§ Exercise goal: Repeat each record exactly, skipping the pictures.

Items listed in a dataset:
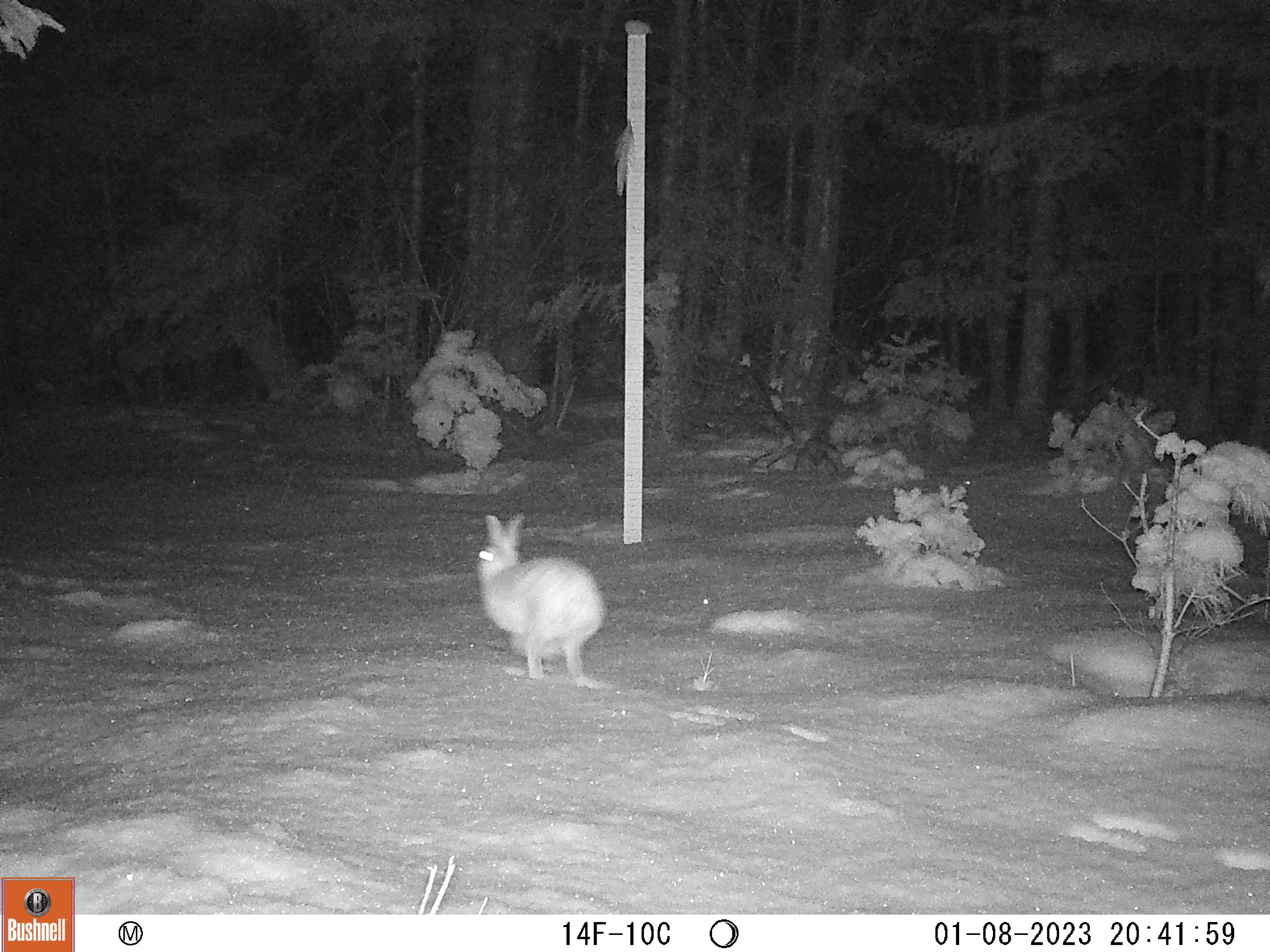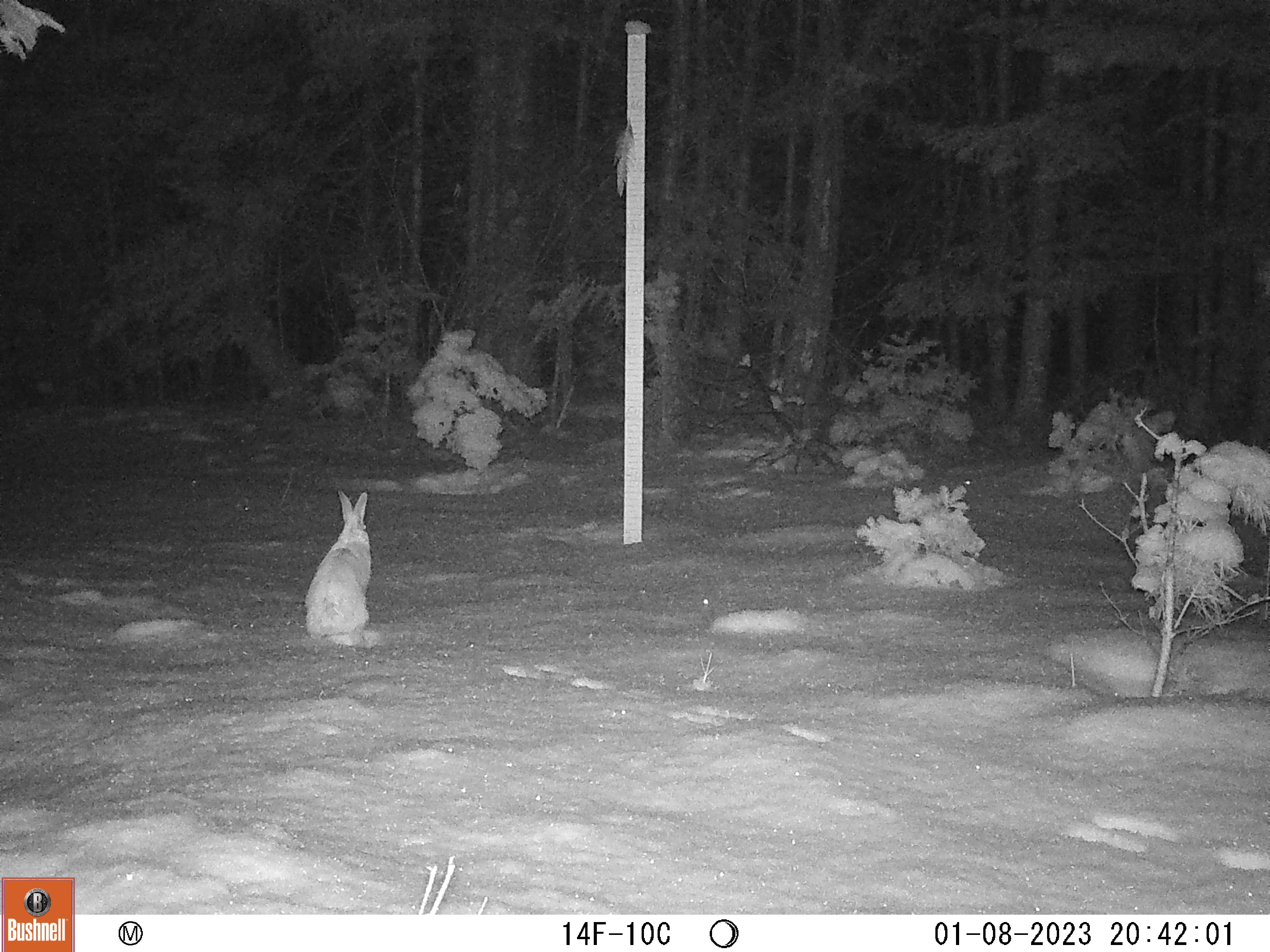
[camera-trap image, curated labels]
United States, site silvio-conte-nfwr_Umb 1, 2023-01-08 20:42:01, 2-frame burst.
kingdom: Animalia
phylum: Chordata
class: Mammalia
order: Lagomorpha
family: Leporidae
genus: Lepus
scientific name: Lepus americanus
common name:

§ Exercise solution:
[camera-trap image, curated labels]
United States, site silvio-conte-nfwr_Umb 1, 2023-01-08 20:42:01, 2-frame burst.
kingdom: Animalia
phylum: Chordata
class: Mammalia
order: Lagomorpha
family: Leporidae
genus: Lepus
scientific name: Lepus americanus
common name:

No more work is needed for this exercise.